* WORK TO COMPLETE *
[1] List every term set in bold in the rationale of the dataset registry notebook.
[2] In the dataset registry notebook, which example resampling target is given for device-matching?
[3] Continue the dataset registry notebook from the last line shown.

* EXCERPTED PASSAGE *
--- Start ---

# 1. Register datasets and paths (minimal, reproducible)
Create a single source of truth (`configs/datasets.yaml`) that records where raw EEG/EMG datasets live locally and the target sampling rates/channel subsets to match OpenBCI, keeping notebooks for experiments and `/src` for code.
#### Rationale:
- Guarantee **reproducibility** by centralising dataset paths and preprocessing targets.
- Enforce a **clear contract** early (names, rates, channels) before any loader code.
- Enable **device-matching** via explicit resampling targets (e.g., 125 Hz).
- Keep **scope small**: write only one config file now: no loaders yet.
- Promote **human readability** so that configuration can be easily reviewed or version-controlled.

In [2]:
# Step 1: Create a reproducible dataset registry at configs/datasets.yaml
# ------------------------------------------------------------------------
# This code writes a YAML configuration file that records:
#   1. The local folder where each dataset has been extracted.
#   2. The desired target sampling frequency (so all data later matches OpenBCI rates).
#   3. The subset of channels that are relevant for motor-imagery or muscle activity.
# The file is created only once and can be safely re-run (it overwrites the same file).

from pathlib import Path

# Determine the absolute path of the project root (expected to be inside neurassist/).

--- End ---

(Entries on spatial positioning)
--- Start ---

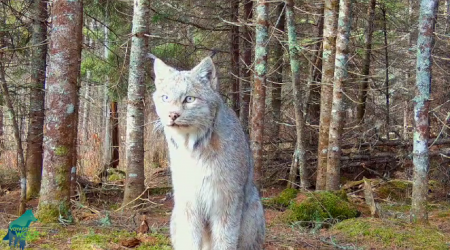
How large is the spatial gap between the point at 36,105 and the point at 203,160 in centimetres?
700

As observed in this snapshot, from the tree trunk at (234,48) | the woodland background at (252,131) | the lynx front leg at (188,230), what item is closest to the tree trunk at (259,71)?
the woodland background at (252,131)

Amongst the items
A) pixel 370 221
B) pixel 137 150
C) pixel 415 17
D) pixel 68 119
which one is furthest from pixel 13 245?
pixel 415 17

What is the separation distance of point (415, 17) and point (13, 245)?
14.0 m

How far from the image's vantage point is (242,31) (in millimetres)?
12953

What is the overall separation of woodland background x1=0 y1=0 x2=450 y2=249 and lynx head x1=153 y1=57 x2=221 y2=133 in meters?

--- End ---

* RESULTS OF THE EXERCISE *
[1] reproducibility, clear contract, device-matching, scope small, human readability

[2] 125 Hz.

[3]
PROJECT_ROOT = Path("..").resolve()

# Define the path to the 'configs' directory.
CONFIG_DIR = PROJECT_ROOT / "configs"

# Create it if it does not exist to ensure a consistent structure.
CONFIG_DIR.mkdir(parents=True, exist_ok=True)

# Compose the YAML content. Triple quotes allow multi-line strings for readability.
# Each dataset section includes local_path, target_sampling_hz, and channels_keep.
YAML_TEXT = """# configs/datasets.yaml
# Central registry of dataset paths and sampling targets.
# Edit only the paths to point to local copies of the datasets.
# All subsequent scripts will read from this file.

eeg:
  physionet_eegmmidb:
    local_path: "data_raw/eeg/physionet_eegmmidb"
    target_sampling_hz: 125
    channels_keep: ["C3", "Cz", "C4", "FC3", "FC4", "CP3", "CP4"]

  bnci_002_2014:
    local_path: "data_raw/eeg/bnci_002_2014"
    target_sampling_hz: 125
    channels_keep: ["C3", "Cz", "C4", "FC3", "FC4", "CP3", "CP4"]

emg:
  ninapro_db2:
    local_path: "data_raw/emg/ninapro_db2"
    target_sampling_hz: 250
    channels_keep: ["forearm_flexors", "forearm_extensors", "biceps_brachii", "triceps_brachii"]
"""

# Define the full path of the output YAML file.
OUTPUT_FILE = CONFIG_DIR / "datasets.yaml"

# Write the YAML text to disk using UTF-8 encoding.
# If the file already exists, it will be overwritten with the same content.
OUTPUT_FILE.write_text(YAML_TEXT, encoding="utf-8")

# Print confirmation to verify the file creation and its absolute path.
print(f'Dataset registry written successfully at: {OUTPUT_FILE}')

Dataset registry written successfully at: /lab/px/anichlabs/neurassist/configs/datasets.yaml


# 2. Verify dataset registry and local folders.
Read the YAML ragistry created in step 1 and confirm that each dataset path exists locally and is not empty. This ensures that later loaders will have valid data sources before any preprocessing or modelling.
#### Rationale:
- Validate **file-system consistency** early to avoid silent path errors later.
- Build a small reusable utility to check dataset readiness.
- Teach how to use the `yaml` library safely (`yaml.safe_load`) for reproducible configuration parsing.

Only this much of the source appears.